As a fellow malcontent wanderer type I can definitely relate to what you're experiencing. The core thing to understand here is that you don't have a money problem, you have a
motivation problem. If you were motivated by money you probably wouldn't change careers.
I would strongly recommend investigating your MBTI/Jung profile as outlined below:
In my experience the closer I've gotten to job activities supported by my functional stack the happier I've been. I think this will be very important for you to get a handle on what you'll enjoy as you're 30 and still haven't figured it out. Nothing to lose at this point, and
it's generally accepted we're generally pretty awful at choosing what will make us happy through our career so better to have a system than the finger in the air process you're attempting now. You'll hear a lot of skepticism around this stuff but I find that's usually because there's a lot of poorly written content around it.
For example this is mine (INTJ), in order of priority:
-Dominant: Introverted Intuition (Ni) - Solve problems unconsciously. Stuff information in, solution comes out later without conscious effort. Great at prediction, visualizing future direction, understanding how everything ties together (a good reason to listen to me when I give advice in areas I have experience in
)
-Auxiliary: Extraverted Thinking (Te) - Give rational form to the (Ni) ideas, speaking, writing, executing.
-Tertiary: Introverted Feeling (Fi) - Feelings are kept internally and not shared.
-Inferior: Extraverted Sensing (Se) - Thirst for sensory novelty (gambling *ahem*, luxury, cars, sex).
My poker career reflected my ability to naturally understand/integrate the best available info but ultimately I was less successful because I struggled to put in hours at the table.

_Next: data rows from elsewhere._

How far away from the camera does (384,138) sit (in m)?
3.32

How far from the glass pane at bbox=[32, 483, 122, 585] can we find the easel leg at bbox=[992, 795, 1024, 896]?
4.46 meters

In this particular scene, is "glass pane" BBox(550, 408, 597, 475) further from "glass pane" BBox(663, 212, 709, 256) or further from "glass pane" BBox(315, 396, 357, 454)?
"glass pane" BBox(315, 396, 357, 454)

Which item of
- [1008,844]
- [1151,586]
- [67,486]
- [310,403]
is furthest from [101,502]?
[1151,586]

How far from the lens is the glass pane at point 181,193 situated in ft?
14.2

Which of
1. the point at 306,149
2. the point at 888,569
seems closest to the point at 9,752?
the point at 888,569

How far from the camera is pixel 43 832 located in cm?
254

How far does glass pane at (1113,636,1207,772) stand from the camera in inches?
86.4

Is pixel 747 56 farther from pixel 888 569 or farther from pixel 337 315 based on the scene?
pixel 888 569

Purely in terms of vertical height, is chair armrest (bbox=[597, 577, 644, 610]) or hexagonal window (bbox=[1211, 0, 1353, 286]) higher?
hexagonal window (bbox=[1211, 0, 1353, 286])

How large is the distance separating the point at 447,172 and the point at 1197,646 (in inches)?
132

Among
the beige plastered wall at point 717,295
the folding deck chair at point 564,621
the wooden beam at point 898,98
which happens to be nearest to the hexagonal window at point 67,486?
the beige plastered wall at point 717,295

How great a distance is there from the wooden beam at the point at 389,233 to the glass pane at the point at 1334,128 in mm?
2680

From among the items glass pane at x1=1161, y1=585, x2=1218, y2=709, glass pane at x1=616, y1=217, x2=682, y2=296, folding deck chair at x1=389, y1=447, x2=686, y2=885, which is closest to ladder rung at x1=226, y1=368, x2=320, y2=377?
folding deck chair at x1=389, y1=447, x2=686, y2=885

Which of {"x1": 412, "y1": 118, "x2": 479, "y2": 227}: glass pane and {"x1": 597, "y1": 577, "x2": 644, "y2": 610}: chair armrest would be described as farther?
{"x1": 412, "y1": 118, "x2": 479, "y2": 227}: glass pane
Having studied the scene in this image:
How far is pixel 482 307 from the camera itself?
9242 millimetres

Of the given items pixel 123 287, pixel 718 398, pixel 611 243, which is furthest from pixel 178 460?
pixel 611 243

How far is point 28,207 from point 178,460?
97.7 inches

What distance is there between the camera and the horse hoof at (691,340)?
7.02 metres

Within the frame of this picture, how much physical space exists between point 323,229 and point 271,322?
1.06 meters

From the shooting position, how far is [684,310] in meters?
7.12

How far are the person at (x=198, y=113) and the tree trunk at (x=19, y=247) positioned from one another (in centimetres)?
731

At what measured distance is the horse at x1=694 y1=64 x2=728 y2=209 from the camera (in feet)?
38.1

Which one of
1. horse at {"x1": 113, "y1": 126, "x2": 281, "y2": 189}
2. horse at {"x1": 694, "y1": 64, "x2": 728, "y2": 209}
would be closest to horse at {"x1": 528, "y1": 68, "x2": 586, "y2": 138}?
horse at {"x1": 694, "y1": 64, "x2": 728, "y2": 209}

I interpret this as prioritizing the wrong function (Se over Ni), I always struggled to put in hours despite great results because I'd rather be studying. It was a common problem to be learning something silly like Razz while I had a perfectly viable $200/hour game available to me.
My ideal career should embrace my dominant function of developing visionary answers and demonstrating them rationally while I can support my (Se) outside of my career. I would go through this exercise yourself and think about how your career/business project experiences have integrated with your functional stack.